Probing oppositely charged surfactant and copolymer interactions by isothermal titration microcalorimetry

TL;DR

This study uses isothermal titration calorimetry to explore the thermodynamics of interactions between charged copolymers and oppositely charged surfactants, revealing entropy-driven complex formation and structural reorganization depending on mixing order.

Contribution

It provides new insights into the thermodynamic mechanisms and structural evolution of charged copolymer-surfactant complexes using ITC, highlighting the influence of mixing order and charge ratio.

Findings

Electrostatic co-assembly is endothermic, entropy-driven.

Complex structures depend on charge ratio and mixing order.

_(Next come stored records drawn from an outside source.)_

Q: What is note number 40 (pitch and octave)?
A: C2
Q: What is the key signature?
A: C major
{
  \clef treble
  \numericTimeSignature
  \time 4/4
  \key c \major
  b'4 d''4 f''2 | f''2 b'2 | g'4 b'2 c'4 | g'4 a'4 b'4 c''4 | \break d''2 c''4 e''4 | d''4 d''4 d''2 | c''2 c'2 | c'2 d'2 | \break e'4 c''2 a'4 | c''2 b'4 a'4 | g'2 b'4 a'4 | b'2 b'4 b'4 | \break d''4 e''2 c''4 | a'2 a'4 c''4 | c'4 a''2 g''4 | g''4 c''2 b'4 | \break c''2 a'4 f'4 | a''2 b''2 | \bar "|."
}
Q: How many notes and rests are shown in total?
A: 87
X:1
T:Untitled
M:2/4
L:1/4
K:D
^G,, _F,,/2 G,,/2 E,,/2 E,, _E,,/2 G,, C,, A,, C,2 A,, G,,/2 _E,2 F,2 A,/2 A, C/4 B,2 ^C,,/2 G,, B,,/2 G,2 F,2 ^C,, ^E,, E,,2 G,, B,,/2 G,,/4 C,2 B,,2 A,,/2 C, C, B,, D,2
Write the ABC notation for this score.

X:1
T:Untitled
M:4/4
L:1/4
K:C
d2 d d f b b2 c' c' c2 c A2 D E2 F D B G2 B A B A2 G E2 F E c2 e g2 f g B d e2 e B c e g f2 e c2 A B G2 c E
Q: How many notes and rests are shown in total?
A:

Overcharging occurs beyond charge compensation in complexes.

Abstract

The complexation between charged-neutral block copolymers and oppositely charged surfactants was investigated by light scattering experiments and by isothermal titration calorimetry (ITC). The copolymer was poly(sodium acrylate)-b-poly(acrylamide) and the surfactant dodecyltrimethylammonium bromide (DTAB). In a previous report, we had shown that the copolymers and the surfactants co-assembled spontaneously into colloidal complexes. Depending of the charge ratio Z = [DTA+]/[COO-], the complexes were either single surfactant micelles decorated by copolymers, or core-shell hierarchical structures. ITC was performed in order to investigate the thermodynamics of the complex formation. Titrations of copolymers by surfactants and of surfactants by copolymers revealed that the electrostatic co-assembly was an endothermic reaction, suggesting a process dominated by the entropy of the counterions. Here we found that the thermodynamic quantities associated with the reaction depended on the mixing order. When surfactants were added stepwise to copolymers, the titration was associated with the formation of single micelles decorated by a unique polymer. Above a critical charge ratio, the micelles rearranged themselves into 100 nm colloidal complexes in a collective process which displayed the following features : i) the process was very slow as compared to the timescale of Brownian diffusion, ii) the thermodynamic signature was a endothermic peak and iii) the stoichiometry between the positive and negative charges was modified from n = 0.48 (single micelles) to 0.75 (core-shell complexes). The amount of polyelectrolytes needed for the complex formation exceeded the number required to compensate the net micellar charge, confirming the evidence of overcharging in the complex formation.